Quarto album per i
Mammoth Mammoth, la stoner/dirty rock band australiana. La formula è quella semplice ed immediata delle più famose formazioni di quel lontano continente: gran dispiego di riff, ritmo sostenuto, assoli, melodie intriganti e soprattutto quintali di attitudine guascona e stradaiola.
I ragazzi di Melbourne pescano indifferentemente da Ac/Dc, Rose Tattoo, Buffalo, e sono amici degli Airbourne, altro nome dalle medesime caratteristiche. Casomai i M.M. sporcano il loro sound con un tocco neo-vintage, ma si tratta di sfumature. Infatti, entrambi i gruppi, dopo il buon successo in patria, puntano a trasferirsi in Germania, dove il loro stile un po’ grezzo è molto apprezzato. Per questo quartetto il primo passo è stata la firma di un contratto con Napalm Records (label tecnicamente austriaca, ma con principale bacino d’utenza teutonico), una etichetta attivissima negli ultimi tempi.

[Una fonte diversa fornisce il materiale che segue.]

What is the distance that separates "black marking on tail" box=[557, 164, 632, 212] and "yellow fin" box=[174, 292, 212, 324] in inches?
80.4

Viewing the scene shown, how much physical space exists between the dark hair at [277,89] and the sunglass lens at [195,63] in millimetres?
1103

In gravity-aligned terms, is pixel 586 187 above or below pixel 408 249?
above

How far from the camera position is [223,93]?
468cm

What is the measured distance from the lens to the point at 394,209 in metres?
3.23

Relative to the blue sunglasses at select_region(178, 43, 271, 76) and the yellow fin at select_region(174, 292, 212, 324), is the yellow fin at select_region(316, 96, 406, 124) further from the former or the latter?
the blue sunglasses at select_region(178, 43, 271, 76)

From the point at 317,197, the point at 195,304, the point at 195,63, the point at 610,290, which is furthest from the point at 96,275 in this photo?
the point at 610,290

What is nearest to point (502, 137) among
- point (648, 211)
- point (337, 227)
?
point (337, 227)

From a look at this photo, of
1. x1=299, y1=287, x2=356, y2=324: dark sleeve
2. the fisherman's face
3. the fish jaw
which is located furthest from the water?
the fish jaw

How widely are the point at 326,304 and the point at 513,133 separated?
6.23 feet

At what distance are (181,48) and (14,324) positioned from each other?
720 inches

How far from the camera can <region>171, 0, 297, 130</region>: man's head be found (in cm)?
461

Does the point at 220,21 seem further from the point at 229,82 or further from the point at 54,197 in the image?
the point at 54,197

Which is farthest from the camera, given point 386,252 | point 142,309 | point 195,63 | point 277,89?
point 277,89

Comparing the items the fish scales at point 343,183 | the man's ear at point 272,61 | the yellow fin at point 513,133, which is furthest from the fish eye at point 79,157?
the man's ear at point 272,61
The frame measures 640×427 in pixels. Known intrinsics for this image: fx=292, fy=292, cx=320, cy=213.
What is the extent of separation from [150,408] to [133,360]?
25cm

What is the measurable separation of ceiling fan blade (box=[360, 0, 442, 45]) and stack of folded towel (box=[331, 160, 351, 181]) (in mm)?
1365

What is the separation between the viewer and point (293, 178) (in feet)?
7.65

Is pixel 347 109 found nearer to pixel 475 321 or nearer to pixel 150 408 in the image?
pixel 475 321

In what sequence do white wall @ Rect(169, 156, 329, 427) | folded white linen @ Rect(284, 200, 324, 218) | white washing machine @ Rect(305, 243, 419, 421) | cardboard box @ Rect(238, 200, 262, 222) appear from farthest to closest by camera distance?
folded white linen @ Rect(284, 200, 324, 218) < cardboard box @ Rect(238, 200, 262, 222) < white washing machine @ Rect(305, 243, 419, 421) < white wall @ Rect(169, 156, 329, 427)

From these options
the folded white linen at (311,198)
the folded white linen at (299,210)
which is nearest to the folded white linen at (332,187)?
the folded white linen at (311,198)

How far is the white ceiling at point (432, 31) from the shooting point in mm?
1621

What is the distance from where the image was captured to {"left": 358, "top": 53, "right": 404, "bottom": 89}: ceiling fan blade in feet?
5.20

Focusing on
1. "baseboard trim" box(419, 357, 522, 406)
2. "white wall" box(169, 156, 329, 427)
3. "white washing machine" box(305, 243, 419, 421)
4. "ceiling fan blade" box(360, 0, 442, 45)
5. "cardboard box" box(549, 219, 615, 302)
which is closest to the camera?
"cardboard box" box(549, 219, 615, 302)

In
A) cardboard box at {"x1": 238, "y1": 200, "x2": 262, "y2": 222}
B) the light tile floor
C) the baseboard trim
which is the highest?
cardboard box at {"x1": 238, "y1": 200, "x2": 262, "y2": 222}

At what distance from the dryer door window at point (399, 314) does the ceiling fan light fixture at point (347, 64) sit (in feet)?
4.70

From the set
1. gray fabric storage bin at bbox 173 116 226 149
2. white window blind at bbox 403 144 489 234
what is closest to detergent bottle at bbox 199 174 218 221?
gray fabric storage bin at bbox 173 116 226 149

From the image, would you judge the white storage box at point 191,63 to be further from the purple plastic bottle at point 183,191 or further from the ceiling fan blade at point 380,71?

Il disco è grintoso, godibile, rumoroso, anche se prevedibile. Due le direzioni: quella motorheadiana di “Life’s a bitch”, “Black dog” e quella più stonerizzata di “Electric sunshine” e “Promised land”, con in mezzo il tiro cadenzato e live-oriented delle varie “Fuel injected”, “Sick”, “Hammered again”. Insomma, roba per sudare e scuotere le ossa, in attesa di vedere gli “aussies” dal vivo e bruciarsi tutte le energie.